Abū Yaʿqūb Yūsuf ibn Yaḥyā al-Buwayṭī (d. 231 AH/846 CE) was an Egyptian Islamic jurist, traditionist, and leading early authority of the Shafi'i school. He was among the closest companions and principal transmitters of Imam al-Shafi‘i and succeeded him as the head of his teaching circle in Egypt after his death.

He is regarded by Shafi‘i scholars as one of the earliest systematizers and transmitters of the school’s doctrine and legal methodology.

==Life==

Al-Buwayti was born in Egypt and belonged to the tribe of Buwayt, from which his nisbah derives.

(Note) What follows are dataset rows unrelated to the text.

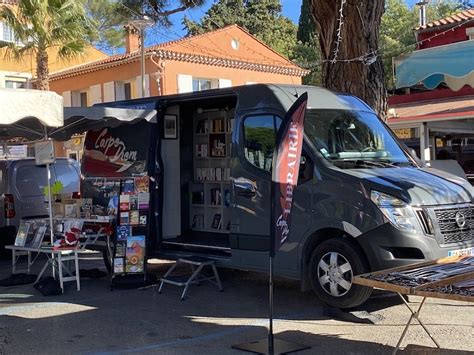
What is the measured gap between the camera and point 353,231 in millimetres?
6375

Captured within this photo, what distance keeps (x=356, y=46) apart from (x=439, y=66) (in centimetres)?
129

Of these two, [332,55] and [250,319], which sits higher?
[332,55]

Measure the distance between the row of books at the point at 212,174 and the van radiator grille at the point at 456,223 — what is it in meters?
4.26

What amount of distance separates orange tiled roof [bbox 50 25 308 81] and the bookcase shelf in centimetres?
1596

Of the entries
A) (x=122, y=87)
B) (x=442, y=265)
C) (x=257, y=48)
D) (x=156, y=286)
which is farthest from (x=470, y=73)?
(x=257, y=48)

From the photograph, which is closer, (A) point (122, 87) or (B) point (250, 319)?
(B) point (250, 319)

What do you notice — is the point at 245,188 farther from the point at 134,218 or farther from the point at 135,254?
the point at 135,254

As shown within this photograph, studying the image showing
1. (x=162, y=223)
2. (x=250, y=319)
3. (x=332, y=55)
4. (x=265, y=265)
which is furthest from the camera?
(x=332, y=55)

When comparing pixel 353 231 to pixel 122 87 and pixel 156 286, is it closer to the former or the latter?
pixel 156 286

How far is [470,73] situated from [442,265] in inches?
190

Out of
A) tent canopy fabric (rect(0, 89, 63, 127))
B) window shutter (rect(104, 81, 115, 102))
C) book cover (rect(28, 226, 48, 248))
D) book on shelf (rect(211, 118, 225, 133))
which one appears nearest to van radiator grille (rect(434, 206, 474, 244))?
book on shelf (rect(211, 118, 225, 133))

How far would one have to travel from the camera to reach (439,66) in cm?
929

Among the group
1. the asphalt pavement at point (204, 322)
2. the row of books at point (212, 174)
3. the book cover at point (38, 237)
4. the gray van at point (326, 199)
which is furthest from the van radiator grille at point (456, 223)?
the book cover at point (38, 237)

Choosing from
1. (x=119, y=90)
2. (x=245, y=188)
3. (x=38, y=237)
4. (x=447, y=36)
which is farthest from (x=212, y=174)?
(x=119, y=90)
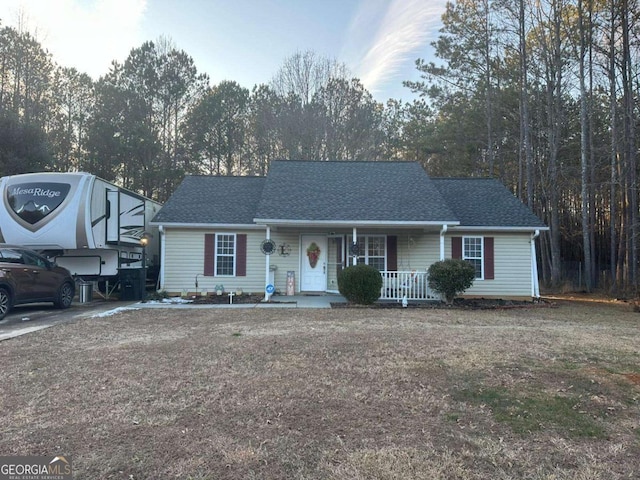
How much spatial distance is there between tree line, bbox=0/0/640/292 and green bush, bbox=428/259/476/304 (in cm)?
818

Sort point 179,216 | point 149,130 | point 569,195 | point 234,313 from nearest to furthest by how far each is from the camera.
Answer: point 234,313 → point 179,216 → point 569,195 → point 149,130

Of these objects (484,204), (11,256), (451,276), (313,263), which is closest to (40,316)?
(11,256)

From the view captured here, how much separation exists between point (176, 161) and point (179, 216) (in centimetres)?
1349

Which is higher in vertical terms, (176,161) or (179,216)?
(176,161)

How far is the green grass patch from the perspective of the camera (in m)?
3.36

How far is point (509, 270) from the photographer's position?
13734 mm

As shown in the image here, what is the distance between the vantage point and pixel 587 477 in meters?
2.64

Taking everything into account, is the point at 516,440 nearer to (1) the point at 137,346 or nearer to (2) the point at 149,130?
(1) the point at 137,346

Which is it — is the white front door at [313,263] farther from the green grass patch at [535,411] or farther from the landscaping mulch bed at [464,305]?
the green grass patch at [535,411]

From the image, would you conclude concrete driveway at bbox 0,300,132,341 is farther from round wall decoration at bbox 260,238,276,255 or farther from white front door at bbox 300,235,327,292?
white front door at bbox 300,235,327,292

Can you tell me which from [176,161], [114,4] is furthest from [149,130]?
[114,4]

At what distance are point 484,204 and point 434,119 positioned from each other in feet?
43.7

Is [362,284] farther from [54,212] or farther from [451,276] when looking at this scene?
[54,212]

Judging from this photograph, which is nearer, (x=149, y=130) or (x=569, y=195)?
(x=569, y=195)
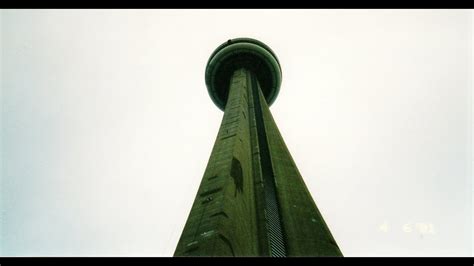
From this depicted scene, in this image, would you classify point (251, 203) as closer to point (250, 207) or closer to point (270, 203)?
point (250, 207)

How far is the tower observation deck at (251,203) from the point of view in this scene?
8008mm

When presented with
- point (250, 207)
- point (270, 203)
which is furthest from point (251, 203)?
point (270, 203)

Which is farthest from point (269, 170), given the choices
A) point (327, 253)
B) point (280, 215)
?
point (327, 253)

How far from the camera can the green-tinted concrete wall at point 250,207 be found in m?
7.94

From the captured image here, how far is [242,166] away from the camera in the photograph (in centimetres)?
1270

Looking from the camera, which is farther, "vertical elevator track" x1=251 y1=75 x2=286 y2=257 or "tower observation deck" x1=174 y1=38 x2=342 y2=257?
"vertical elevator track" x1=251 y1=75 x2=286 y2=257

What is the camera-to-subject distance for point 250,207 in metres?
11.5

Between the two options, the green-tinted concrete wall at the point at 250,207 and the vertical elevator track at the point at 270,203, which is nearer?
the green-tinted concrete wall at the point at 250,207

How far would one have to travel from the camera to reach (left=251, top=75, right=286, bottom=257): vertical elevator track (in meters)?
10.6

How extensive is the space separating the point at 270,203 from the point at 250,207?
1514 mm
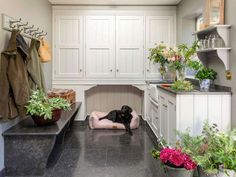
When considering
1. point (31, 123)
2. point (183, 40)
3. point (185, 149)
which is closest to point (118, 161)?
point (31, 123)

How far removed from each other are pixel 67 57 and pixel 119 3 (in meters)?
1.52

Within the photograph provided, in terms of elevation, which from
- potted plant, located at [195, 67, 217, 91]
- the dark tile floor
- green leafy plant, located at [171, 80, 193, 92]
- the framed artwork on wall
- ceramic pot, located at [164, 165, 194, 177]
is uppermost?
the framed artwork on wall

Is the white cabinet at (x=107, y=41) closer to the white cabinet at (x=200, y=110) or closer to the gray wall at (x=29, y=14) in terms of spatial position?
the gray wall at (x=29, y=14)

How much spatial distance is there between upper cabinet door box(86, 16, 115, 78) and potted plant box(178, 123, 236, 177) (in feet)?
12.0

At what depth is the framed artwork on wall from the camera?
9.98 ft

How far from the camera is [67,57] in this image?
5.45 meters

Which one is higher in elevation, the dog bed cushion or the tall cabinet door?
the tall cabinet door

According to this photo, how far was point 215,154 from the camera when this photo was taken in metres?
1.74

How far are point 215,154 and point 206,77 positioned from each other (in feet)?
5.39

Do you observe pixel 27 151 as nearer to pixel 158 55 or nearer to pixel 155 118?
pixel 155 118

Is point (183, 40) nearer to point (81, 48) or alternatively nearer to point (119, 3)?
point (119, 3)

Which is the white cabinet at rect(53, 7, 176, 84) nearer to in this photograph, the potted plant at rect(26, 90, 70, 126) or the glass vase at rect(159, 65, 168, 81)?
the glass vase at rect(159, 65, 168, 81)

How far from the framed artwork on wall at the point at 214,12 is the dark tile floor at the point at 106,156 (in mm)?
1863

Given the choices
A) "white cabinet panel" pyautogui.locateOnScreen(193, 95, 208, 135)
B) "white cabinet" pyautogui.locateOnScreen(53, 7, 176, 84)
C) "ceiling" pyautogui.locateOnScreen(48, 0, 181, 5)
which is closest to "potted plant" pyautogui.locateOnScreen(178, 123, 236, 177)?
"white cabinet panel" pyautogui.locateOnScreen(193, 95, 208, 135)
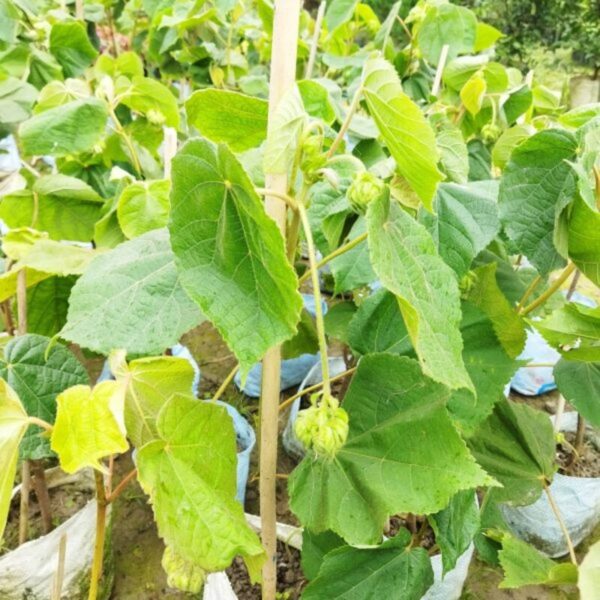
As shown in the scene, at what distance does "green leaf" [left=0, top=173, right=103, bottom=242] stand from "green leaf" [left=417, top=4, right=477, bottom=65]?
0.83 metres

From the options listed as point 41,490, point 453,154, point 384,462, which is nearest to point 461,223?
point 453,154

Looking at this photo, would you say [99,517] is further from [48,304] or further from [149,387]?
[48,304]

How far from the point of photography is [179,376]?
2.13ft

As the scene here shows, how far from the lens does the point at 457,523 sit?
794 mm

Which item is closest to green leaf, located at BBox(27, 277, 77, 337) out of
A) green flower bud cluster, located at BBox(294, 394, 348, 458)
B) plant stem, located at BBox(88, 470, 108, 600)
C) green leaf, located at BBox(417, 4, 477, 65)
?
plant stem, located at BBox(88, 470, 108, 600)

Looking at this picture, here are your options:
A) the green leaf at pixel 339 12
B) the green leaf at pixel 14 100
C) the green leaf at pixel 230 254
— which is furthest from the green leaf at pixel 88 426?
the green leaf at pixel 339 12

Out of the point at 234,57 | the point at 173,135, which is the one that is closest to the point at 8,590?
the point at 173,135

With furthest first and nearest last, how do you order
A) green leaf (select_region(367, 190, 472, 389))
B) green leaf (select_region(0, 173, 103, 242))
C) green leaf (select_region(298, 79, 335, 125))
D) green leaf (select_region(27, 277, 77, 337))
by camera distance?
green leaf (select_region(0, 173, 103, 242)), green leaf (select_region(27, 277, 77, 337)), green leaf (select_region(298, 79, 335, 125)), green leaf (select_region(367, 190, 472, 389))

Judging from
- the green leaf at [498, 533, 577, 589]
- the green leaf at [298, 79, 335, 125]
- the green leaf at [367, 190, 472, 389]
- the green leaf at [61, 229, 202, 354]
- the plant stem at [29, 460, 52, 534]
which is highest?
the green leaf at [298, 79, 335, 125]

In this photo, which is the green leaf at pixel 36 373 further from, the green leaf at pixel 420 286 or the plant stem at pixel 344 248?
the green leaf at pixel 420 286

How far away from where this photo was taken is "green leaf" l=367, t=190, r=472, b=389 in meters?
0.47

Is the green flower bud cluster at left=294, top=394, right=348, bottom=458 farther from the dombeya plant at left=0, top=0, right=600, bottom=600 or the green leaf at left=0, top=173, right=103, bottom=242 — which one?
the green leaf at left=0, top=173, right=103, bottom=242

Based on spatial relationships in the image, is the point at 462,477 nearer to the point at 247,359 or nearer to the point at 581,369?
the point at 247,359

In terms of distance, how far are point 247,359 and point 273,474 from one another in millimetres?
281
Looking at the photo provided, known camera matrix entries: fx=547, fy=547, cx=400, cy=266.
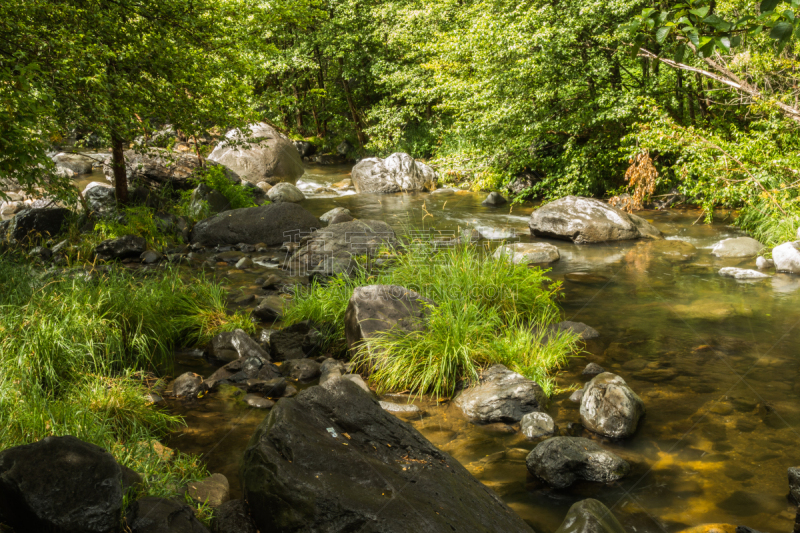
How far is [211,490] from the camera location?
132 inches

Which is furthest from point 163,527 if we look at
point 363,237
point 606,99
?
point 606,99

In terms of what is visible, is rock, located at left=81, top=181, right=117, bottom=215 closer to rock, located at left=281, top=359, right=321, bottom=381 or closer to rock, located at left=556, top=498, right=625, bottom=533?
rock, located at left=281, top=359, right=321, bottom=381

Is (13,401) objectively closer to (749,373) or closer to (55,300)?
(55,300)

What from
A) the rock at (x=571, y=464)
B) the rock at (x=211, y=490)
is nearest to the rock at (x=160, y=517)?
the rock at (x=211, y=490)

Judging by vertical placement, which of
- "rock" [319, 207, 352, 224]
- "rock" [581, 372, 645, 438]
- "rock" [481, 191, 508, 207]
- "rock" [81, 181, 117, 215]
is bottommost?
"rock" [581, 372, 645, 438]

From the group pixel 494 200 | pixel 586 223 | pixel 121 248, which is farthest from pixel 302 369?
pixel 494 200

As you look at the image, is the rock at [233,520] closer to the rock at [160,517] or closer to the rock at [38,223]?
the rock at [160,517]

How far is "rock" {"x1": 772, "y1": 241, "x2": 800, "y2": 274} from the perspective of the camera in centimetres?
890

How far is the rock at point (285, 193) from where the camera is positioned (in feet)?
51.1

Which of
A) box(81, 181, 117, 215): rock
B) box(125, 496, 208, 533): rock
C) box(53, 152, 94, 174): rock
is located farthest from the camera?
box(53, 152, 94, 174): rock

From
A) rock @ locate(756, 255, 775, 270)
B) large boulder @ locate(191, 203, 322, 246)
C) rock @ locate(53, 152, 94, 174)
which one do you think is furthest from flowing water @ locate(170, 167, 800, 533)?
rock @ locate(53, 152, 94, 174)

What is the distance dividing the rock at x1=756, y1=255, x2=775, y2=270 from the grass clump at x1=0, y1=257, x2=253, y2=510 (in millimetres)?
8395

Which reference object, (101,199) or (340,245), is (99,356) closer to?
(340,245)

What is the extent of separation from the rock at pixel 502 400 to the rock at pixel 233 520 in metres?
2.37
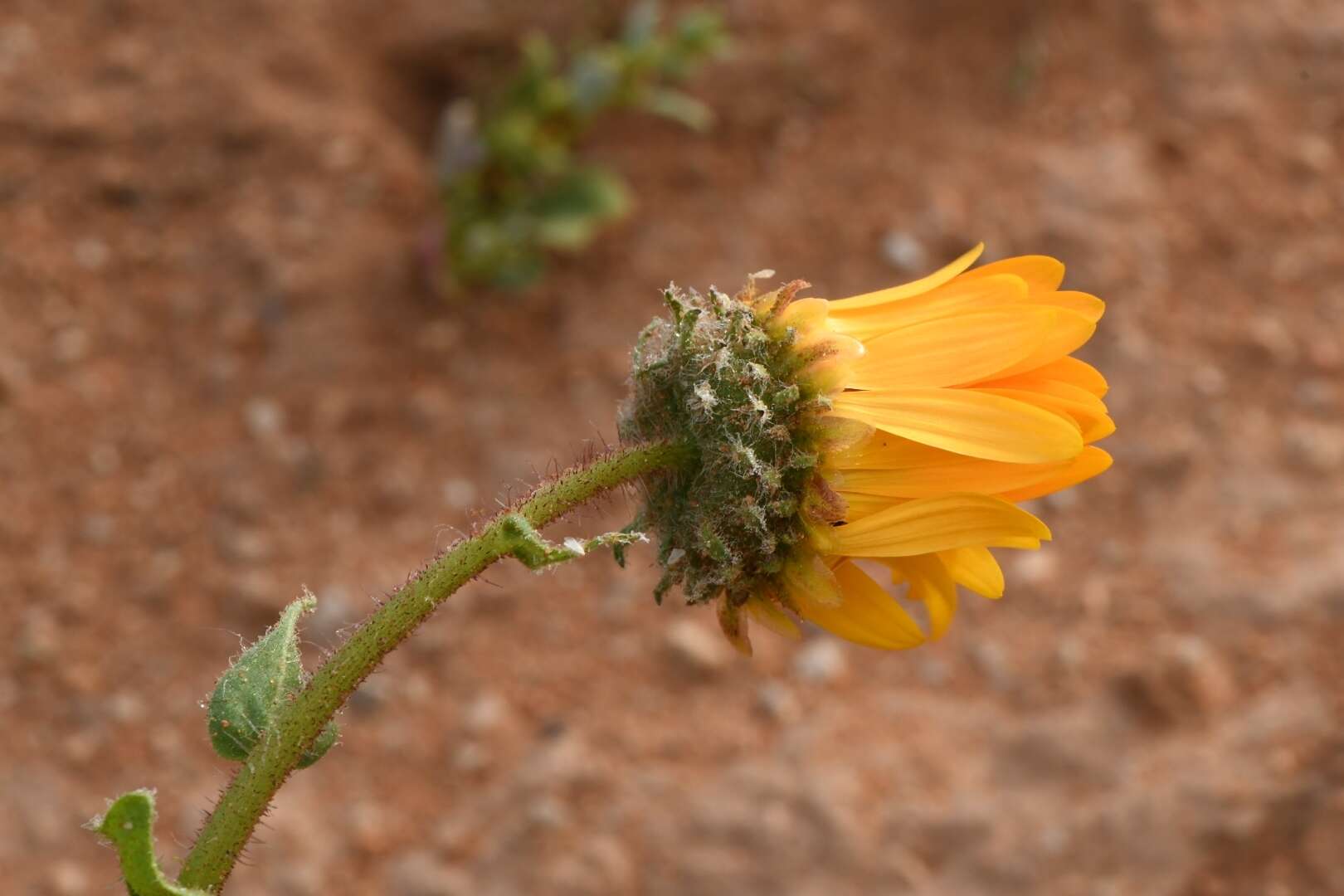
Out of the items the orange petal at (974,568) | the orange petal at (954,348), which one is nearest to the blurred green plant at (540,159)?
the orange petal at (954,348)

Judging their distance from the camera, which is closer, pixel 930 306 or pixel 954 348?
pixel 954 348

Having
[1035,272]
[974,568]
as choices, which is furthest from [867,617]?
[1035,272]

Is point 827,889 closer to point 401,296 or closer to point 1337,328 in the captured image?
point 401,296

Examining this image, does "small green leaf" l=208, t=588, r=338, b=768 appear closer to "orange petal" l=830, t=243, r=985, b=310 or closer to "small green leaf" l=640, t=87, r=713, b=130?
"orange petal" l=830, t=243, r=985, b=310

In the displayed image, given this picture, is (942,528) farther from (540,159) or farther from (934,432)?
(540,159)

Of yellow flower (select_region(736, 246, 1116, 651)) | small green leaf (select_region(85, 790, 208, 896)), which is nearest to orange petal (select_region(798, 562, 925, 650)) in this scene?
yellow flower (select_region(736, 246, 1116, 651))

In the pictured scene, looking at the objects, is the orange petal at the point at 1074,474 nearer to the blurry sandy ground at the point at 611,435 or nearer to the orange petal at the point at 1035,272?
the orange petal at the point at 1035,272
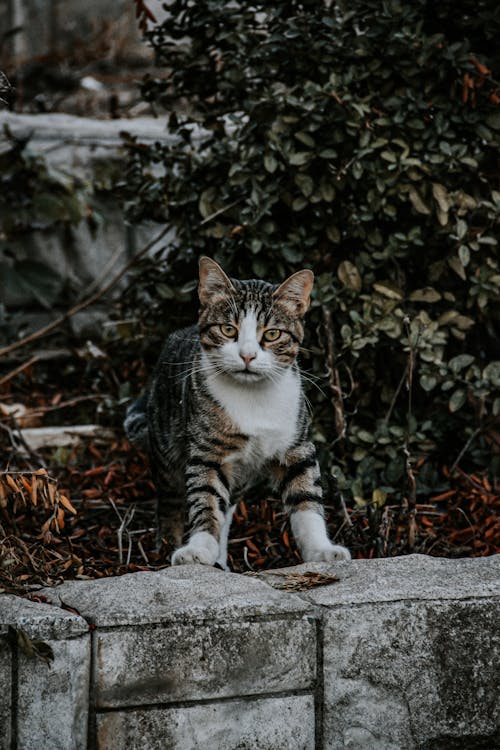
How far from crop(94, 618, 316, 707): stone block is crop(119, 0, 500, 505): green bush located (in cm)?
119

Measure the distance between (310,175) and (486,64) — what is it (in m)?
0.88

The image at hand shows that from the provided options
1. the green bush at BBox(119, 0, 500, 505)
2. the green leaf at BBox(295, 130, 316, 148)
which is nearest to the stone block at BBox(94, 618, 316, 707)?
the green bush at BBox(119, 0, 500, 505)

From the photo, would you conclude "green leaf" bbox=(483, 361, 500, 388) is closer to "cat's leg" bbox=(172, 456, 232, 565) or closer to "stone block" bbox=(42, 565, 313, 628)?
"cat's leg" bbox=(172, 456, 232, 565)

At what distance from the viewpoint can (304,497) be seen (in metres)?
3.27

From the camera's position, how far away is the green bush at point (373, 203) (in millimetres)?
3795

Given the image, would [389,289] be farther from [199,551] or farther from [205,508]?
[199,551]

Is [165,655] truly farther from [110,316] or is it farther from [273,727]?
[110,316]

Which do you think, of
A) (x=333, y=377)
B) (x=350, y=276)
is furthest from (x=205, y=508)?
(x=350, y=276)

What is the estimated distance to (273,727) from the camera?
8.32ft

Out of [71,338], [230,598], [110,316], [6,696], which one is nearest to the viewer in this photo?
[6,696]

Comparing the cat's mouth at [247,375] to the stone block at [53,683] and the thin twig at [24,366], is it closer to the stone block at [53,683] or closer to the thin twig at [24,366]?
the stone block at [53,683]

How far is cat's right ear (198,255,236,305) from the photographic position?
3270mm

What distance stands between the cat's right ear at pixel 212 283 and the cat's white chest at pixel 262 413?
0.99 ft

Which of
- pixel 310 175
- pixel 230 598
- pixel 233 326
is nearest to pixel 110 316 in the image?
pixel 310 175
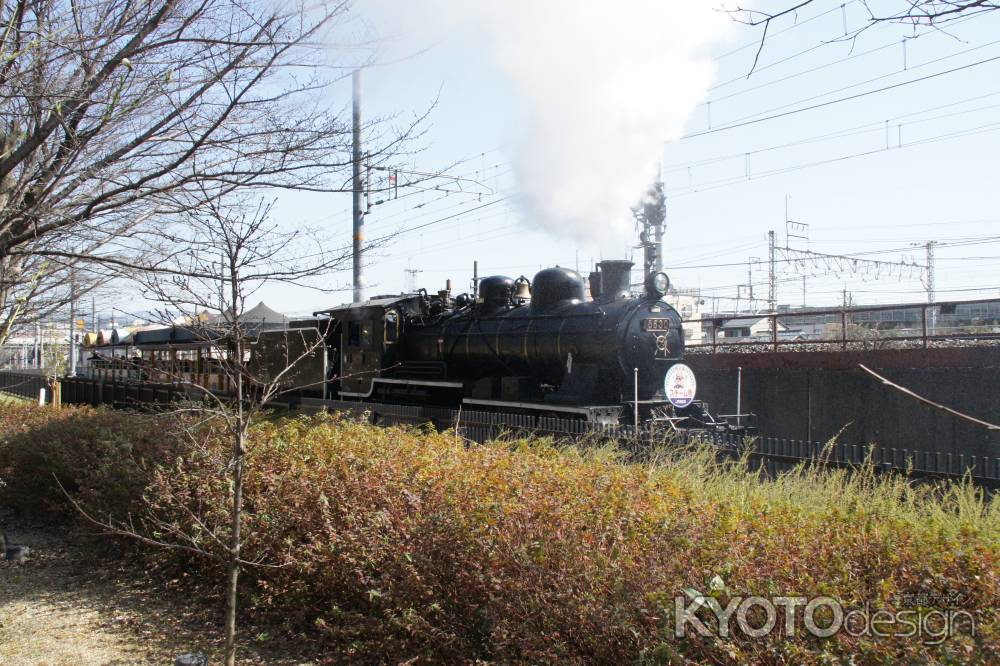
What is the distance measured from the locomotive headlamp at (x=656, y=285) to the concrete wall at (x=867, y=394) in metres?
4.14

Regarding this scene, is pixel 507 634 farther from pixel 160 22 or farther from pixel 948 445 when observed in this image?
pixel 948 445

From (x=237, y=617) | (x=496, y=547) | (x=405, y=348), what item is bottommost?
(x=237, y=617)

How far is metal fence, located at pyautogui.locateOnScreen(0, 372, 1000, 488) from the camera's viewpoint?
25.4 ft

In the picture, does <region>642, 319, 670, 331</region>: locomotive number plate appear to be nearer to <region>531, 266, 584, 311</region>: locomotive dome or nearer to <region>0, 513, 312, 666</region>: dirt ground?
<region>531, 266, 584, 311</region>: locomotive dome

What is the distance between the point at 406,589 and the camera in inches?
193

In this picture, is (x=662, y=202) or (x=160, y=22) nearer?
(x=160, y=22)

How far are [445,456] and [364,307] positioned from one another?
10.2 metres

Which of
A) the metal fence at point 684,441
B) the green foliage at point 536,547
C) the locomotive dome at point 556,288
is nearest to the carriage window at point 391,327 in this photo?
the metal fence at point 684,441

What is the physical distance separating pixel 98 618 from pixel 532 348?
8.29 m

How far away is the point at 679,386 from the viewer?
12.5 meters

He became a devoted disciple of Imam al-Shafi‘i after the latter settled in Egypt and studied with him until Shafi‘i’s death in 204 AH.

Due to his knowledge, reliability, and close association with Shafi‘i, he was appointed to lead the teaching sessions of the Shafi‘i school in Egypt. Many students sought knowledge from him, and he played a central role in transmitting Shafi‘i’s legal doctrine to later generations.

==Mihna and imprisonment==

During the Abbasid inquisition (Mihna) under Caliph Al-Wathiq (and begun earlier under Al-Ma'mun), scholars were required to affirm that the Qur’an was created. Al-Buwayti refused to accept this doctrine and openly upheld the traditionalist position that the Qur’an is uncreated.

Because of this refusal, he was arrested, chained, and transported from Egypt to Baghdad. He remained imprisoned and reportedly continued teaching fellow prisoners and worshipping despite harsh conditions until he died in prison in 231 AH.

==Works==

Although fewer writings survive compared with later jurists, several works are attributed to him, including:

Mukhtasar al-Buwayti – an early summary of Shafi‘i jurisprudence
Kitab al-Salat
Kitab al-Siyam
Kitab al-Shurut
legal responsa and transmitted opinions of al-Shafi‘i
These writings and transmissions helped preserve early formulations of Shafi‘i doctrine before the later systematizations of scholars such as Al-Juwayni and Al-Ghazali.

==Students==

Among those who studied under him were:

Al-Muzani – later leading Shafi‘i jurist and author of Mukhtasar al-Muzani
Al-Rabi' al-Muradi – major transmitter of Shafi‘i’s works
Uthman ibn Sa'id al-Darimi
Egyptian students who carried the school’s teachings throughout the region

==Legacy==

Within the Shafi‘i tradition, al-Buwayti is considered one of the earliest pillars of the school after its founder. His steadfastness during the Mihna is frequently cited in biographical literature as an example of scholarly integrity and adherence to doctrine under political pressure.